Che cosa posso pensare di meglio e di più salutare se non di umiliarmi totalmente davanti a te esaltando sopra di me la tua bontà infinita?

3 - Il Santo dei santi

Te lodo, Dio mio, e te esalto in eterno.

Disprezzo profondamente me stesso e mi sottometto a te nell'abisso della mia abiezione.

Ecco, tu sei il Santo dei santi e io la feccia dei peccatori.

Ecco, tu ti abbassi fino a me che non sono degno di alzare a te lo sguardo.

Ecco, tu vieni a me, tu vuoi essere, con me, tu mi inviti alla tua mensa.

Tu vuoi darmi a mangiare un cibo celeste, il pane degli Angeli, non altri che te stesso, il pane vivo che è disceso dal cielo e da la vita al mondo.

4 - Soave e giocondo banchetto

Ecco quale degnazione risplende, donde scaturisce l'amore!

Quali vivi ringraziamenti e quali lodi per tutto ciò ti sono dovuti!

Come fu utile e salutare il tuo consiglio istituendo questo Sacramento!

Quanto soave e giocondo il banchetto nel quale doni te stesso in cibo!

O quanto è ammirabile l'opera tua, quanto potente la tua forza, quanto infallibile la tua verità!

Tu hai parlato, e tutte le cose sono state fatte; è stato fatto ciò che tu hai comandato.
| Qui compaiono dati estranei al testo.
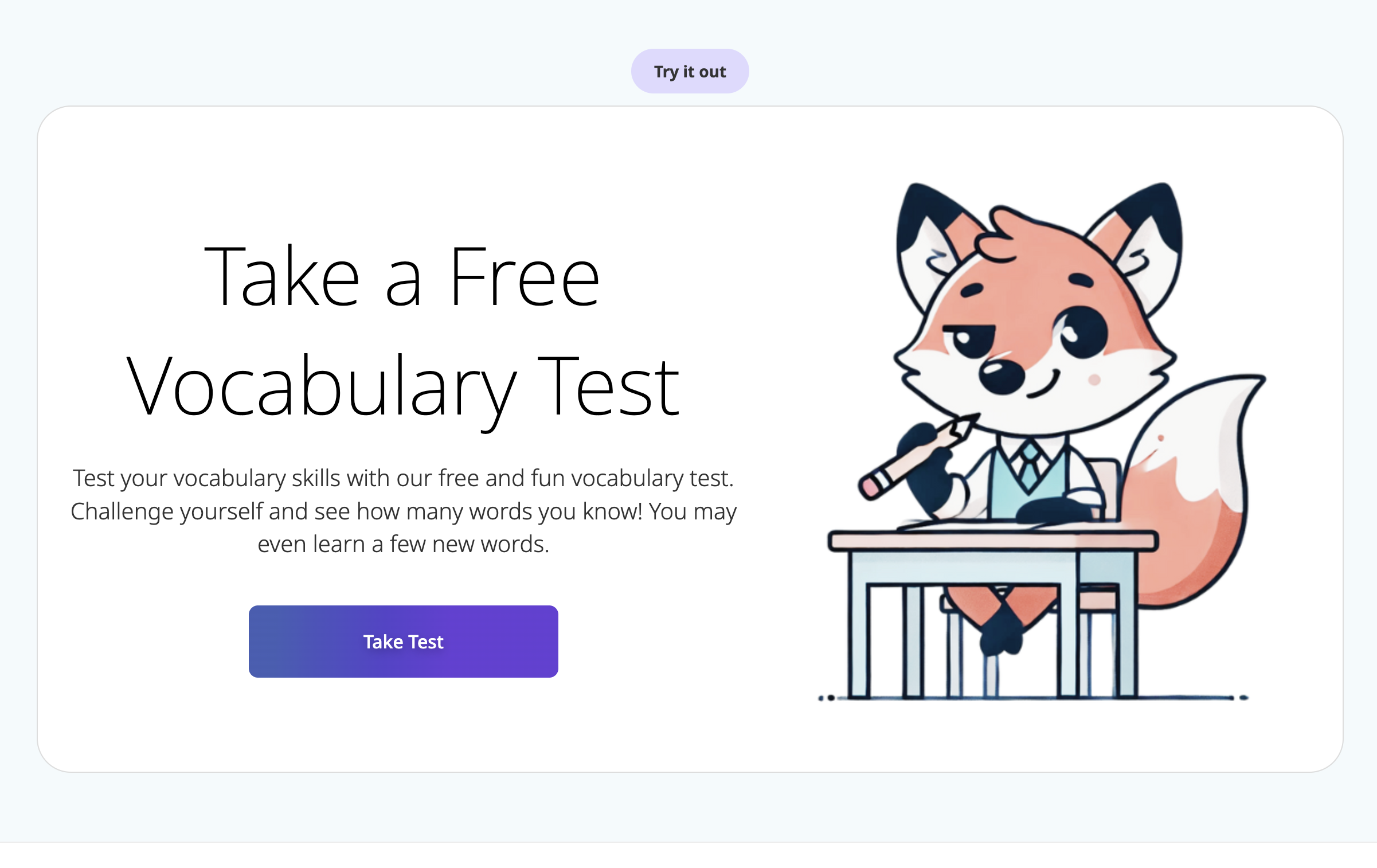 Vocab Test - Custom Web Application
5 - A tua gloria e a perenne ricordo di te

Cosa stupenda e degna di fede, che sorpassa l'umana intelligenza, che tu Signore e Dio mio, vero Dio e vero uomo, sia contenuto integralmente sotto le apparenze di un po' di pane e di vino e sia mangiato da chi ti riceve senza essere consumato.

Tu, Signore dell'universo, che, non avendo bisogno di nessuno, hai voluto per mezzo di questo Sacramento abitare fra noi, conserva immacolato il mio cuore e il mio corpo, perché con coscienza lieta e pura frequentemente possa celebrare e ricevere per la mia perpetua salvezza i tuoi misteri che hai stabilito e istituito specialmente a tua gloria e a perenne ricordo di te.

6 - La carità di Cristo non mai sminuisce

Rallegrati, anima mia, e rendi grazie a Dio per un dono tanto nobile, per un conforto tanto singolare, lasciato per te in questa valle di lacrime.

Perché ogni volta che rinnovi il mistero e accogli il Corpo di Cristo, sempre compi l'opera della tua redenzione e ti fai partecipe di tutti i meriti di Cristo.

La carità di Cristo non mai sminuisce, e la grandezza della sua potenza propiziatrice non può mai esaurirsi.

Ti devi dunque disporre con un continuo rinnovamento dello spirito e meditare con attenzione il grande mistero della salvezza.

Questo mistero così nuovo, grande e lieto ti deve apparire, quando celebri o assisti alla Messa, come se in quel medesimo giorno Cristo, discendendo la prima volta nel seno della Vergine, si faccia uomo; o, pendendo dalla croce, patisca e muoia per la salvezza degli uomini.